• _Records of spatial reasoning questions_
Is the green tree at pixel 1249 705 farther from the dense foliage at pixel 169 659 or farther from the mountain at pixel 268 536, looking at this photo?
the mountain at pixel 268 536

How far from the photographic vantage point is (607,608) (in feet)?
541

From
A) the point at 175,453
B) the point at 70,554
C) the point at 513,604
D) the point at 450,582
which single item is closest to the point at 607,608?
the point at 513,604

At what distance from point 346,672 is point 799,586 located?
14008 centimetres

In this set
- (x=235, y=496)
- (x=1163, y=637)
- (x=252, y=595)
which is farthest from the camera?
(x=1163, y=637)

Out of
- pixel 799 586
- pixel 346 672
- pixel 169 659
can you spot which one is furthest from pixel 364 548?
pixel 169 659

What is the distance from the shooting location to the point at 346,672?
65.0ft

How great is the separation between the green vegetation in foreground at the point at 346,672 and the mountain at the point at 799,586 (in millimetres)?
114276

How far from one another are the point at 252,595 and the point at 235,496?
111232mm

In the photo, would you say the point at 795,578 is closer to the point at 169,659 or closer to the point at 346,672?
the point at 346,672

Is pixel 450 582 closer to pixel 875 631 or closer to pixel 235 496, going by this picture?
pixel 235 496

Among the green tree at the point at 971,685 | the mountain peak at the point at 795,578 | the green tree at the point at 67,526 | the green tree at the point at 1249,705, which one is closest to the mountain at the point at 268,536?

• _Requirements_
Quote the entire listing above exactly.

• _Output of the exercise_
Is the green tree at pixel 1249 705 farther from the dense foliage at pixel 169 659 or farther from the mountain at pixel 268 536, looking at this photo?
the mountain at pixel 268 536

How far from the photographic vantage point is (607,608) (in feet)?
541

From
A) the point at 175,453
B) the point at 70,554
C) the point at 513,604
D) the point at 450,582
which single item is closest to the point at 607,608?
the point at 513,604

At what distance from point 346,672 is point 799,586 located?
14008 centimetres

In this set
- (x=235, y=496)
- (x=1163, y=637)
- (x=252, y=595)
which is farthest from the camera?
(x=1163, y=637)

Out of
- pixel 799 586
- pixel 346 672
- pixel 169 659
can you spot which one is furthest from pixel 364 548?
pixel 169 659

What is the distance from the shooting location to the point at 346,672?
65.0ft

How great is the separation between the green vegetation in foreground at the point at 346,672 and the mountain at the point at 799,586 (in millimetres)?
114276

How far from one another are the point at 252,595 and the point at 235,496?
111232mm

In the photo, would you say the point at 795,578 is closer to the point at 169,659 or closer to the point at 346,672?
the point at 346,672

Is pixel 450 582 closer to pixel 875 631 or closer to pixel 235 496, going by this picture?
pixel 235 496

Among the green tree at the point at 971,685 | the mountain peak at the point at 795,578 | the green tree at the point at 67,526 | the green tree at the point at 1249,705, which one is closest to the mountain at the point at 268,536?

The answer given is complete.